What you see: An 1894 poster by Théophile-Alexandre Steinlen, advertising a show of his work at the Bodiniére gallery. It also includes two progressive prints of the lithographic poster (scroll down to see them). Rennert’s Gallery estimates the group at $14,000 to $17,000.
The expert: Jack Rennert of Rennert’s Gallery.
I realize to some extent that all posters are advertisements for an artist’s skills, but how unusual is it to see a poster as literal as this one, which advertises Steinlen’s first gallery show in Paris? He did this for an exhibition at Bodiniére. It’s not a reproduction of a poster or a painting [in the show]. It’s an actual design, integrated with text, and he designed the text. It’s completely his poster.
What does it say about him that when choosing the image for this poster–which is intended to lure people to the gallery to buy his artworks–he chose to depict cats? Cats are one of his most iconic and popular images. He loved cats, and had a house full of them. People say you could tell where he lived within five blocks of his house.
The lot notes describe the pair shown on the poster as “his cats.” Might we know which of his cats modeled for this? Did they have names? Or were these imaginary cats? He had dozens of stray cats that he brought into his home in Paris. He didn’t need to imagine them. He had his models right there in his home. Lot 450, the following lot, is maybe his most famous poster of all, and it has his daughter, Colette, and three cats. It was for sterilized milk. She’s testing it before she gives it to them. Of the three cats, the two at the front could be the same two in the Bodiniére exhibit poster. He did them two years apart.
Are the cats in the Bodiniére exhibition poster shown at around life size? The poster is 32 inches wide by 23 inches high, so yeah, pretty much life size. They take up half the entire image of the poster.
The poster is horizontal. Is that unusual for this era? Yes. Ninety percent of the posters of the 1890s were vertical posters, meant to go on vertical spaces, like hoardings. It could have been that this Bodiniére exhibit poster was never meant to be an outdoor advertisement. It could have been in store windows.
Do I sense Japanese influence here? It kind of reminds me of Japanese woodcuts. Japanese art was very popular and influential with many artists in the 1890s, especially in Paris. You can see some of that in the treatment here, especially in the coloring of the cats. But I wouldn’t put too much stock in that. This is Steinlen and his way of drawing.

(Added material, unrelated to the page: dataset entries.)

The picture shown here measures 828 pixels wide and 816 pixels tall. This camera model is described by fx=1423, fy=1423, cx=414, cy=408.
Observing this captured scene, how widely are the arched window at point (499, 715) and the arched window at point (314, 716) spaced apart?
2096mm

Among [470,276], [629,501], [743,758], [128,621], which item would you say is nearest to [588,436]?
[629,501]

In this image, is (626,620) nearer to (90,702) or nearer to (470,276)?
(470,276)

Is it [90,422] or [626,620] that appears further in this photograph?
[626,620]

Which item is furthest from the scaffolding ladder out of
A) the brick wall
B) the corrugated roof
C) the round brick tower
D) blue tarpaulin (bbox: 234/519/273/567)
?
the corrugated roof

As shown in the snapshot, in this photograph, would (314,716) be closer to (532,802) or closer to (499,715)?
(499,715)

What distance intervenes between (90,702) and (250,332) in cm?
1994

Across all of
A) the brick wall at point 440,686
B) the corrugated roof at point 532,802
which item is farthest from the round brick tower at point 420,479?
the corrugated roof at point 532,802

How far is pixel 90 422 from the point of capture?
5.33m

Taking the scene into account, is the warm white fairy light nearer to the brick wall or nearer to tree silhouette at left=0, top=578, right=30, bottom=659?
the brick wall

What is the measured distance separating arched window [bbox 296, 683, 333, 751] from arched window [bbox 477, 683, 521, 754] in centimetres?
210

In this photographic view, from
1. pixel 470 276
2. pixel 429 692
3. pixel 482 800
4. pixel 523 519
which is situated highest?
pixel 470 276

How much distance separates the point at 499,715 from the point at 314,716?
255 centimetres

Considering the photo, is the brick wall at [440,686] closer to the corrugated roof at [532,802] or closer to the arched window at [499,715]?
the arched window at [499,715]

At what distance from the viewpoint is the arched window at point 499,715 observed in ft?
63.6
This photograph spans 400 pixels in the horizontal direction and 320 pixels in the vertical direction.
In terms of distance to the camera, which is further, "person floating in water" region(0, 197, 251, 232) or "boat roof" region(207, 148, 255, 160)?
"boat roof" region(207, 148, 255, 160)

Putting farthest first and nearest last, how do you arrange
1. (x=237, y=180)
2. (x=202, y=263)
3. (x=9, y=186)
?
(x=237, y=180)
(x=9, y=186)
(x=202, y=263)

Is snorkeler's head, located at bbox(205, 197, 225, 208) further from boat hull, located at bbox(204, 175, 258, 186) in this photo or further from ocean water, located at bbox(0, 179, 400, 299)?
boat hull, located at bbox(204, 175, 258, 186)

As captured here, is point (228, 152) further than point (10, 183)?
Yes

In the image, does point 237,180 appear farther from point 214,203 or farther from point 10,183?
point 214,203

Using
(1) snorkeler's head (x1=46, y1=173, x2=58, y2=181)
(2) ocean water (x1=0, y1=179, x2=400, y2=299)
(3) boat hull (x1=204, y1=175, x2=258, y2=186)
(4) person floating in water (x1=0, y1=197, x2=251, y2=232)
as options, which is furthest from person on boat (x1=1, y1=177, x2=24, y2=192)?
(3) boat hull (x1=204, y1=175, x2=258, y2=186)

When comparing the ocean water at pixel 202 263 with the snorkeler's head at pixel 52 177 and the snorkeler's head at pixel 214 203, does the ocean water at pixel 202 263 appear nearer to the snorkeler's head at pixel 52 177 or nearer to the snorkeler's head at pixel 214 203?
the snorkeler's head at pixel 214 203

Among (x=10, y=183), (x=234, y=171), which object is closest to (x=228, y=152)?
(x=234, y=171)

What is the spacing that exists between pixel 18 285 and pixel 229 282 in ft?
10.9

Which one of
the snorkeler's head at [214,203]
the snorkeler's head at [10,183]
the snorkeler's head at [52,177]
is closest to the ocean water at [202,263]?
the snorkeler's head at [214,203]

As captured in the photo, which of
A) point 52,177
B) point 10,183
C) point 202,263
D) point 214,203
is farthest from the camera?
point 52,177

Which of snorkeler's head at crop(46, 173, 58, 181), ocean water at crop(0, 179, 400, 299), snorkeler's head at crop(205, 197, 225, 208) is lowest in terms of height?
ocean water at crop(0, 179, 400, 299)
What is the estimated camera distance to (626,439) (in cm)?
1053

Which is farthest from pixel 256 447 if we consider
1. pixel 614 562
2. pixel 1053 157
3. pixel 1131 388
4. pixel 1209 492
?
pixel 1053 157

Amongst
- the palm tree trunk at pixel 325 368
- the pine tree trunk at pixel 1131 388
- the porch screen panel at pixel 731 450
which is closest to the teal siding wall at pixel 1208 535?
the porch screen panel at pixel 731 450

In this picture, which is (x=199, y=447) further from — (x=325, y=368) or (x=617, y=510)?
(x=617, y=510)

Do we have any notion of how many of these posters were printed, and how many survive? We don’t know, and I’ve spent a lifetime trying to find out. I would guess that since it was a one-time exhibit, for one month, in one place and one city, I don’t think he would have had more than 200 or 300 copies made. There was no need for more.
This example of the poster comes with two progressive prints of the design, which show lithographic color passes. How do the prints give insight into how the poster was made? It’s stone lithography, so first, they’d do just the gray area, then overprint it with black in a few areas, giving it a solid, deep black look. The third color plate is red, which gives a nice color to the cat and the lettering. It’s unusual to show the final product and how it was arrived at.
Do we have any idea how this example of the poster survived with two related progressive prints? I’d say it’s more likely that it came from the archive of Charles Verneau, his favorite printer. There’s no reason for someone outside of a printing plant to have them. Every now and then you do see progressive prints for a poster, and inevitably, they come from printers’ storage. They’re rare.
How many times have you handled the Steinlen Bodiniére Exposition poster? Over the last 50 years, I’ve handled it ten to 12 times.
And how rare is it to see any poster with progressive prints, never mind a poster as iconic as this Steinlen? It’s extremely rare. Only real passionate poster collectors care enough to even want it. There’s nothing pretty about them. They’re incomplete works. But they appreciate seeing what went into the final [lithographic] stone.
In your 50 years in the business, how often have you seen a poster with progressive prints come up? I’ve probably had a couple dozen instances of that. Once every two or three years, I get a series.
So the Steinlen plus progressive prints will be of more interest to a museum or an institution? Absolutely. I expect museums, galleries, and foundations to have a special interest in them.
How did the presence of the progressive prints affect the estimate? It obviously increases it, but not by a hell of a lot. The poster often sells for $10,000. I estimated this in the $14,000 to $17,000 range because of the prints.
What’s the world auction record for this Steinlen poster? Was it set with you? The highest at our auctions was $9,200 in 2006. [This seems to be the world record, not just a house record.]
What makes this a successful poster? Why does it still sell for thousands of dollars more than a century after it was printed? It’s very appealing. It catches your attention. Cat people have an additional reason to be enamored of it. It’s one of the favorite posters by one of the most famous poster artists of the period. It was an important exhibition for him. It established him in the artistic community.
So the 1894 show did well? It was a successful show for him. He sold all his works. I won’t say it was because of the poster, but maybe it takes some of the credit.